__Task instructions__
1. Reproduce the part of the brownie post that begins with the words containing "Source: A bag" and ends with "they can be!".
2. According to the brownie post, why is a metal pan better than a glass one for brownies? Answer in one to three sentences.
3. Continue the brownie post from the point where it stops.

--- Begin Passage shown ---

Heat oven to 350° (180°C). Grease an 8"x12" or 9"x13" (20x30cm or 23x33cm) pan. For brownies, a metal pan is better than a glass one because the glass will hold onto heat and keep baking them for a while after you take it out of the oven.
Mix flour, cocoa powder, baking powder, and salt. Melt together the butter and dark chocolate.
Beat the eggs until foamy. Add the sugar and beat until thick and custard-like. Add the chocolate-butter, mixing with a rubber spatula. Stir in the flour mixture. When all is mixed, stir in half the chocolate chips.
Spread in the pan. Sprinkle the remaining chocolate chips on top. Bake 25-30 minutes.

Source: A bag of store-brand chocolate chips I bought in Ottawa

This recipe starts with chopping a lot of baking chocolate. I was prepared to get out the knife and delay further brownie production for at least 5 minutes, but Marcus had a better idea.
Never thought your broke friends on A Book of Cookrye would extravagantly put slabs of Ghirardelli in a food processor, did you?

I will say, this recipe involved a lot more bowls than I bargained for. But, for once that did not annoy me at all. You see, Marcus has a dishwasher! So you know what? Let's get out a plastic tub and shake the flour and cocoa until they're as mixed as they can be!

And we'll go ahead and measure out the sugar beforehand into another bowl that no one will wash by hand!

Then we'll get out not a bowl but a pot because the chocolate and butter have to melt in something. We were out of microwave-safe bowls, so we had to use the stove for this.
Finally, we get out yet another bowl (that's 4 bowls total that no one will handwash) in which all of this will eventually come together... and beat eggs into suds. I will admit that this part of the recipe is mere speculation on my part. The instructions just say "beaten eggs" which can mean anything from "just bash them around with a fork for 10-ish seconds" to "keep going until they look like beige whipped cream (as we have done in recipes like this)." A lot of the egg-heavy brownie recipes I've seen lean towards the latter, so that was the option we went with.

At this point, with all the many ingredients in their many bowls or tubs or pots, measured and ready to go, the brownies began to come gloriously together. First, we add the sugar and transform this bowl of eggs into what tasted like an unusually rich icing. You might not think a bowl of just eggs and sugar would be all that great, but this was oddly addictive.

Next, we dumped in the melted chocolate and butter, which if you can pour out a mixture like that and not taste at least a little, you have no soul. The chocolate promptly sank through the extremely whipped eggs and hid under them.

Here let me detour and sing the praises of Marcus' dishwasher. Speaking as someone who has not had a working dishwasher in the house since 2005, the dishwasher is truly a miraculous and glorious wonder. Were I making this at home, there would be a pile of dishes overtopping the sink, waiting for me to reluctantly scrub and rinse each of them, one at a time, until the all were clean. Instead, we did not have a single dish in the sink. It is so gloriously convenient to measure and prepare absolutely every ingredient you're going to use without having to hand-wash a small army of little bowls and spoons. I've rarely had the pleasure of making a recipe and having everything measured out and ready at hand. The reward for such advance planning and preparation, if you have no dishwasher, is at least half an hour of extra cleanup because having everything measured out in its own little vessel quickly builds up to a lot of dirty dishes.

--- End Passage shown ---
--- Begin Listed records ---

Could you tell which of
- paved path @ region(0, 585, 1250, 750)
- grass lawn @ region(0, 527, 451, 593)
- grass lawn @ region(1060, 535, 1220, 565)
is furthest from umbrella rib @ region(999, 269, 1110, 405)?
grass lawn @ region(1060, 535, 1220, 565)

--- End Listed records ---

__Response list__
1.
Source: A bag of store-brand chocolate chips I bought in Ottawa

This recipe starts with chopping a lot of baking chocolate. I was prepared to get out the knife and delay further brownie production for at least 5 minutes, but Marcus had a better idea.
Never thought your broke friends on A Book of Cookrye would extravagantly put slabs of Ghirardelli in a food processor, did you?

I will say, this recipe involved a lot more bowls than I bargained for. But, for once that did not annoy me at all. You see, Marcus has a dishwasher! So you know what? Let's get out a plastic tub and shake the flour and cocoa until they're as mixed as they can be!

2. A metal pan is better because glass holds onto heat. A glass pan would keep baking the brownies for a while after it comes out of the oven.

3.
We kept the dishwasher open as we proceeded through the recipe, and simply dropped every gloriously unrinsed bowl, pot, tub, spoon, fork, and knife right onto the racks. No growing heap of dirty dishes grimly awaited someone with a sponge. All we had to do is close the door on the dripping mess and press a button. If you've never experienced cooking in the presence of a dishwasher, take a bag of ingredients and go to the house of anyone you know with a who has one and try it at least once. Your entire outlook on cooking will change.


Since the chocolate sank to the bottom, it took a few seconds of stirring before the batter started to really change color. But once it did, it seemed like it would never stop darkening. With every circle  the spoon made, the batter got even browner. It seemed like stirring made the chocolate magically grow in the batter.

But, just in case the brownies did not have enough chocolate in them yet, we added even more chocolate with the flour!

Oh, all this chocolate is (not) too much. It really is. This almost made me happier than not having to hand-wash a single dish.

But maybe you're unimpressed with all the chocolate in this recipe so far. What would say if we stopped bothering with other ingredients and just dumped more chocolate right into the batter?

And so, having put an unprecedented amount of chocolate into one pan of brownies, it was time to actually bake these. And.... oh. I nearly died when I saw this gloriously thick and oozy chocolate pour into the pan.

You know what? Let's look at that just a little closer.

When your brownie batter looks like this before you smooth it over with a spoon, that is a sign of amazing things to come.

Because Marcus and I are not soulless robots, we did a deliberately terrible job of scraping the bowl. Want to know how the batter tasted?

He actually stayed like this long enough for my camera to crash, restart, and finally take the picture.

Anyone who knows how much I don't just like but believe in chocolate will be thoroughly unsurprised to know this is how much I liked it.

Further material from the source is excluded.